It’s hard for publishers to go to clients — who are paying them — and say, “Let’s not put 50 ad calls in a creative just to collect audience data,” said Dicker. But ad blocking is “pushing us to think differently about how we create products,” he said. At Washington Post, the CMS, called Arc, incorporates technologies, for example. So unlike other content management systems that have to live within a closed tech circuit, the Post can have different technologies communicate. And these can be ad products sold to other publishers, too. “I don’t believe we should be relying on third-party tech to deliver quality.”
Arc is a growing revenue stream.
Publishers are loathe to ditch their CMS, which is fair. But Dicker said that the Post’s products don’t force them to. “We’re not saying you have to ditch [your stack],” he said. “We can be a bridge. What differentiates us is we sympathize and understand that chain of technologies publishers are using.” And the Post’s operation itself can be a proof point. “With ad blocking and distributed channels, we need to experiment with different capabilities we can go out there and bring to market,” he said.
Dicker thinks this is an opportunity to move the industry forward.
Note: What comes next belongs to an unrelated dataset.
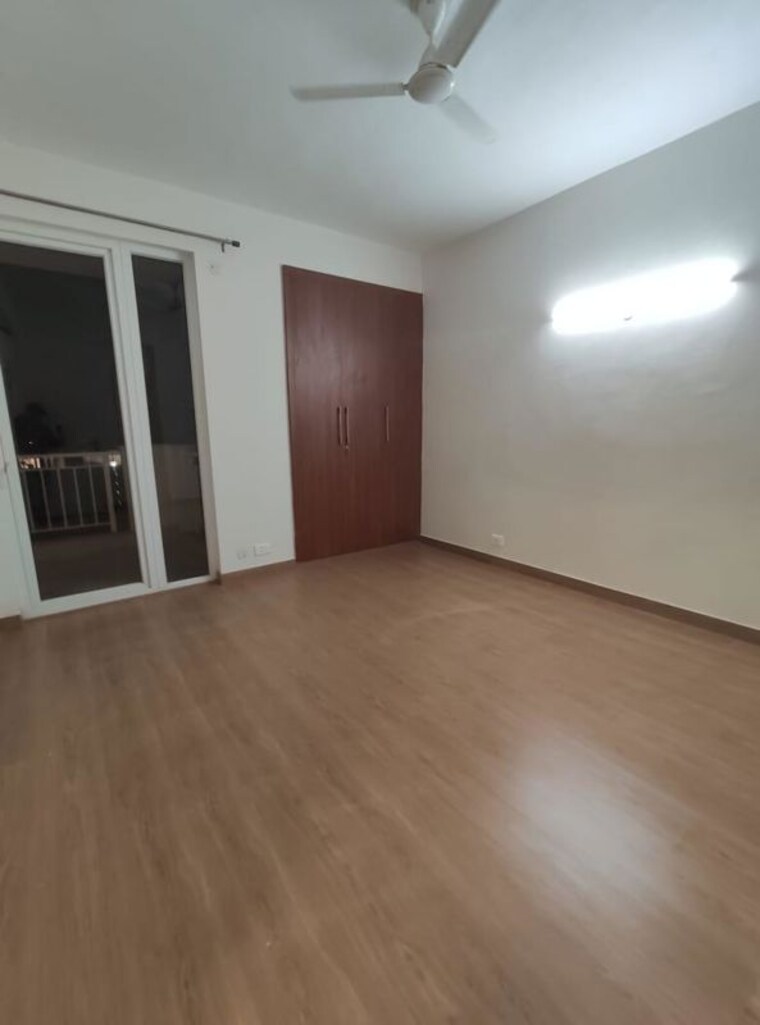 Room, emaar-palm-hills 2 Bedroom 1450 Sq.Ft. Apartment In Sector 77 Gurgaon 10712708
Ultimately, the issues are ones platform behemoths like Facebook and Google have to solve. When the Post launched on Progressive Web Apps, content loaded in 80 milliseconds. Ads took four to five seconds. That gap allows the fraud and viewability issues to click in. “It’s fun to solve this,” said Dicker, who acknowledged that this is ultimately a problem for Google to fix. “But the opportunity to be at the forefront of this change is great.”